Because you were the infection man, as it then became, the question of what drug to treat what disease became a big issue and then... I never actually did major research on antibiotics, trivial things really, but I was sitting in a lecture room and next to me was Francis O'Grady who was Bart's chap who became foundation professor of microbiology at Nottingham, the then new medical school, and he said, 'I want to discuss something with you, Harold'. We'd already made, made medical films together about antibiotic usage, and he asked me to become co-author of a book called Antibiotic and Chemotherapy, which he'd been writing with a chap called Paul Garrod, grand old man of antibiotics. And they were both microbiologists, and I'd read that book avidly and I don't usually think, you know, I'd like to write that book, except maybe War and Peace or something like that but, I... looked at this book and I thought, you know, it's very good but, you know, if they were clinicians they'd do it this way or that way. So, actually when he said this I leapt on it. Instead of saying, 'Oh my God, what a lot of work!' I said, 'Yes I'd really love to do this', and then that led to about, what, I don't know, 25 or 30 years of writing successive editions of this book.

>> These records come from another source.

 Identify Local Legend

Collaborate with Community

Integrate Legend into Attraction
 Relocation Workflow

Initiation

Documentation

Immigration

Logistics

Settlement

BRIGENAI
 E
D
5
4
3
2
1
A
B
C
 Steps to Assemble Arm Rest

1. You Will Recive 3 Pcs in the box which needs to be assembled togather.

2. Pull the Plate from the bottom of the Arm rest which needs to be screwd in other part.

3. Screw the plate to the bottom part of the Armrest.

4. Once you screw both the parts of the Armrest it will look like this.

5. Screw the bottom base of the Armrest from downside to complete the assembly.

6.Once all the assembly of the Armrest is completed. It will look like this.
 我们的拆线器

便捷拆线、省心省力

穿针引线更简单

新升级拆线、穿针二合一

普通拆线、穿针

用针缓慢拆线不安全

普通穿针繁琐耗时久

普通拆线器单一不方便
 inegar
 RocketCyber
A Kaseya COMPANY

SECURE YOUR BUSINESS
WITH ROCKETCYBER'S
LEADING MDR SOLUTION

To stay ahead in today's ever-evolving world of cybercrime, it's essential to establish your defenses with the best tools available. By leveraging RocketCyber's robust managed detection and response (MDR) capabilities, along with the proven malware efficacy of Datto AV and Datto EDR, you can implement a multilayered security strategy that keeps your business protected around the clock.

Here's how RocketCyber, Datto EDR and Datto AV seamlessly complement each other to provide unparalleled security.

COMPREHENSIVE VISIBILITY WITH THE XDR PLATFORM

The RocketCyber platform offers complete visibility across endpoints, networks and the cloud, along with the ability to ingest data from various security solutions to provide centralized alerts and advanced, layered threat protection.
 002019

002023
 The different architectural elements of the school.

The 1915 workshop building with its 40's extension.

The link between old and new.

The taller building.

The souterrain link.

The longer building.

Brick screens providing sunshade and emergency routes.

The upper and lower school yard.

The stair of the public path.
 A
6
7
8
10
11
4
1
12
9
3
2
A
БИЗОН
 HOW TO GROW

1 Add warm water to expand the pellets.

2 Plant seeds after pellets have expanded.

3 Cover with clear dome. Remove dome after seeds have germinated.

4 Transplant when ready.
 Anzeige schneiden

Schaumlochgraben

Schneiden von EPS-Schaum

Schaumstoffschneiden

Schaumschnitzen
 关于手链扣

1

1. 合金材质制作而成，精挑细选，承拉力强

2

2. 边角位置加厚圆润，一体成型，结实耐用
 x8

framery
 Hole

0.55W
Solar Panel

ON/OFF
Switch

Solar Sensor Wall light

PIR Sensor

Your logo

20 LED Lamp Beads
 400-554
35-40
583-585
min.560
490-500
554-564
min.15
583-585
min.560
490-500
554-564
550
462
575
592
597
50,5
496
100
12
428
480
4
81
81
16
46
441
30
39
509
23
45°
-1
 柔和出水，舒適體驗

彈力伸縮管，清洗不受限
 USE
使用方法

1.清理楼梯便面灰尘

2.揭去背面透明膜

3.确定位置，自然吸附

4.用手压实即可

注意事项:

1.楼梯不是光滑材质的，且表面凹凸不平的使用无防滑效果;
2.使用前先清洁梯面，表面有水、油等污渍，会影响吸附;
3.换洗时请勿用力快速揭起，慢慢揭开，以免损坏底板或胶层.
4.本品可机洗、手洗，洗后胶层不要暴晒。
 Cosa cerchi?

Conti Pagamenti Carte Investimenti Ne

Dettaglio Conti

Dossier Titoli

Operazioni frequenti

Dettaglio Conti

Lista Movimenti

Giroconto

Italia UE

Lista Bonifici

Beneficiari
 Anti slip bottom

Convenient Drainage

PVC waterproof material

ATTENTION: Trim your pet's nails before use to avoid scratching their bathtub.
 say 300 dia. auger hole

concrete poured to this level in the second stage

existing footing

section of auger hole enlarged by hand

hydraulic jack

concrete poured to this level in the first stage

[Q] A series of it. You went through, what, three? It's got to number eight hasn't it?
I think I did four editions, I think, with successfully more and more people involved and now there's the first, the last edition out was without Francis and me, but with a lot of other people. And for that reason I got asked to lecture a lot and write a lot about antibiotics and how to use them and it wasn't so much basic biology of antibiotics - that was really another... other people's job - but it was to do with rational use of antibiotics. What is the right way of using this drug so that the cost benefit to the patient is best and the risks of resistance are lowest and, although it sounds incredibly easy: that bug, treat... as you know, it's actually quite a difficult thing to answer in many ways.